Alter? Alt werden? Alt sein? Das ist eine Kategorie, mit der sich Ljuba Podgorny nie beschäftigt hat. Bis sie sich erstmals in ihrem Leben bewirbt. Anfang der 90er-Jahre wird die Grafikerin arbeitslos. Nach einer Computerweiterbildung vom Arbeitsamt verschickt sie, wie ihre jüngeren Kollegen, ungezählte Bewerbungen. Sie ist die Einzige, die nur Absagen bekommt. „Das war ein Schock.“ Denn da steht plötzlich vor ihr, mit großen Lettern: „Du bist zu alt.“ Gefangen im Käfig der Lebenszeit.

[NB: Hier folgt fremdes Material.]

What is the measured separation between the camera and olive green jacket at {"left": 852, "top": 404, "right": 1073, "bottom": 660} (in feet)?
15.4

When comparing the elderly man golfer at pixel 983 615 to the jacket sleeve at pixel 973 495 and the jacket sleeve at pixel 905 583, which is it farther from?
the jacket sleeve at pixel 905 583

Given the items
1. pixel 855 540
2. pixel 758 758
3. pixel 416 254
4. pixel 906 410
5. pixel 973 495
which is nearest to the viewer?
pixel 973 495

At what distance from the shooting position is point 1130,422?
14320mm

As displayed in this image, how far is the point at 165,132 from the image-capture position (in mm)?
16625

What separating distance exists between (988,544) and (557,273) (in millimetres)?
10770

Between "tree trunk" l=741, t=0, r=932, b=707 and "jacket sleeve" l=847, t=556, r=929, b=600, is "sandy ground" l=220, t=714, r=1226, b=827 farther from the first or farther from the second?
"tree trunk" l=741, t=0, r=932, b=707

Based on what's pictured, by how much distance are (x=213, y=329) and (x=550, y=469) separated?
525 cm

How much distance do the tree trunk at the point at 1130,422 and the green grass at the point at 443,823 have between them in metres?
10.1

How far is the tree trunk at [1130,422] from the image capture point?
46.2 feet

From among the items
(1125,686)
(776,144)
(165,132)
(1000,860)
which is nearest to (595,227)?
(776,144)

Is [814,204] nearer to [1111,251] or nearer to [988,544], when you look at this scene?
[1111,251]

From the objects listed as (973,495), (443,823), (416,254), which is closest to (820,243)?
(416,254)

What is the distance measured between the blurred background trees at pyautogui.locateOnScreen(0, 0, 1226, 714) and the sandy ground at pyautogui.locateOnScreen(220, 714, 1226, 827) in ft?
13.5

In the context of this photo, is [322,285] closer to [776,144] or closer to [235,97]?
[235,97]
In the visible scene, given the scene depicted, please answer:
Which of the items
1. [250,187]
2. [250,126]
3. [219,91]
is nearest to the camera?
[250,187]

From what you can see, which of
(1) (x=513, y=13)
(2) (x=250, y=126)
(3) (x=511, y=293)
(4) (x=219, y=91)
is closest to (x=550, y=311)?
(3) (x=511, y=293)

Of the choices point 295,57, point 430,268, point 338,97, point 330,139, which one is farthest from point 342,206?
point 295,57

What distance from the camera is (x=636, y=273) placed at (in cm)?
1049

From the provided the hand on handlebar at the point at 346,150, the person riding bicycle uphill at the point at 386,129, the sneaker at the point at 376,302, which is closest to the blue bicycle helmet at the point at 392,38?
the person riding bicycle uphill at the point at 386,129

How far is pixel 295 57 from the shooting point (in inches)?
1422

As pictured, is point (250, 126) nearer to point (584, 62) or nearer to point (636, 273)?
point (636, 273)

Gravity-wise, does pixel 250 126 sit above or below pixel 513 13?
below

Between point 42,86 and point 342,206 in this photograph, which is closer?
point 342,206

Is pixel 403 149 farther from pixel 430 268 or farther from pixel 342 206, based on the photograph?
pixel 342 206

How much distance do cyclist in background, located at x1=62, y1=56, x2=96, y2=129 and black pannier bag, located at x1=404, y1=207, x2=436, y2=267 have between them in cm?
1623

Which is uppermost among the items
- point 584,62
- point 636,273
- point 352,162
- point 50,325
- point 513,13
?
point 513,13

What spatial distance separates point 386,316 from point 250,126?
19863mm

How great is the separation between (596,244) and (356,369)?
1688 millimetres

Undenkbar für eine, die das Leben als endlose Entdeckungsreise versteht. Die nach ihrer Grafikausbildung in München Ende der 60er immer wieder Neues erkundet. Viereinhalb Jahre zieht sie nach Indien mit Mann und Kindern, unterrichtet Grafik an Goethe-Instituten in Afghanistan, im Iran, in Pakistan. Später geht sie nach Hawaii, stellt Papier her, baut eine Rückenschule auf. In Berlin entwirft sie Beschriftungen für Gartenschläuche und Layouts für einen Filmverleih, stemmt Projekte für Nachwuchskünstler und malt Buchstabenbilder auf Bettwäsche. Zu Jüngeren sagt Ljuba Podgorny nicht, ich bin älter als du, sondern: Ich bin halt etwas länger da. „Es ist doch Wahnsinn, dass man irgendwann nicht mehr mittun darf.“

Irgendwann rät ihr eine befreundete Personalerin: „Lass um Gottes willen dein Alter raus. Schick nur deinen Werdegang, ohne Geburtsdatum und Schule.“ Seitdem wird Podgorny ab und zu eingeladen. Doch immer ist es dasselbe Spiel: Tolles Gespräch, konkrete Pläne. Irgendwann die Frage nach dem Lebenslauf. Der Blick auf das Geburtsjahr. „Danke. Rufen Sie uns nicht an. Wir rufen Sie an.“ Schluss. Wie damals.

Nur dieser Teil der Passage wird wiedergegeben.